Can you repeat the credit-report text from "This is what" up to and including "their internal files.", swapping "lender" for "creditor"?

_SOURCE TEXT_:
==*==

My question is, while I’m not shocked that a bank like Chase is going to keep that over me always, technically isn’t that illegal? I thought that they aren’t allowed to refer to that once I have went thru the 7.5 year period of it coming off my credit report. Thanks for any help on the matter. \u2014 Mack
Dear Mack,
You should feel proud that you have been able to restore your credit standing following some tough times a number of years back. Yet it looks like you have recently been presented with a reminder of how the past you thought was gone can still rear its head.
By now, it’s common knowledge that negative but accurate information must eventually be purged from credit reports. That may have led you to believe that once your Chase charge-off had been removed from your credit report, it would no longer hurt your ability to obtain new credit. But you found out otherwise.
Answering your question, Chase’s denial of credit to you for the reason stated is legal and is based on the same kind of common sense that any of us might employ if we were in a lender’s shoes. It’s the kind of sense that says one should think twice before extending new credit to someone who defaulted on a debt in the past.
This is what Chase has done by denying you credit based on an old charge-off you had with them. And while the Fair Credit Reporting Act establishes the length of time information can appear on a credit report, neither it nor any other law prevents a lender from denying a credit application because the applicant defaulted on a past debt. It’s not on your credit report anymore, but it is in their internal files.
You haven’t told us whether any of those debts had eventually been paid after charging-off. If any have not, be aware that for any charged-off debts that still remain unpaid after their removal from a credit report, some additional impacts could result. Including what you’ve experienced, there are at least three examples of how some aftershocks following an old unpaid debt can continue to be felt many years later and after all evidence of the debt has been removed from the credit report:
- Denial of new credit
- Filing suit to collect
- Continuing to collect
1. Denial of new credit
Your situation is one example in which a current credit application is denied due to derogatory information that is no longer being reported by the credit bureaus. Some lenders may also refuse to extend credit to consumers who filed for bankruptcy so long ago that all references to the bankruptcy have been removed from the credit files. Public records, such as judgments, tax liens and bankruptcies, remain accessible to lenders and the general public after the credit bureaus have stopped reporting them.

==*==

_GIVEN MATERIAL_:
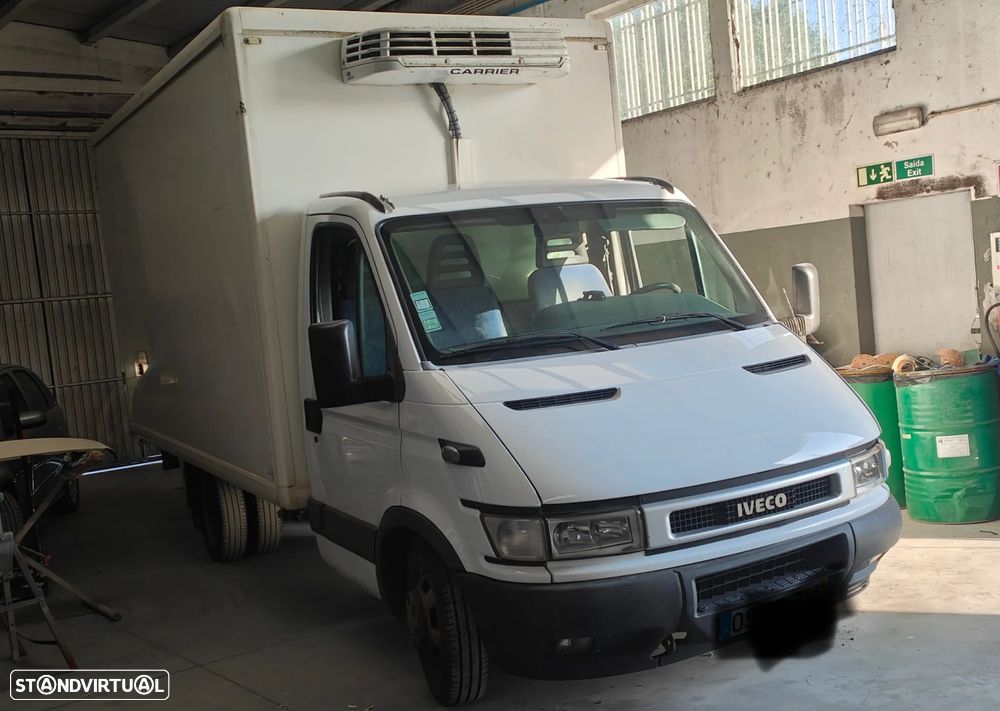Iveco Daily 3.0 HPI 35C 14 D - 5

==*==

_RESPONSE AREA_:
This is what Chase has done by denying you credit based on an old charge-off you had with them. And while the Fair Credit Reporting Act establishes the length of time information can appear on a credit report, neither it nor any other law prevents a creditor from denying a credit application because the applicant defaulted on a past debt. It’s not on your credit report anymore, but it is in their internal files.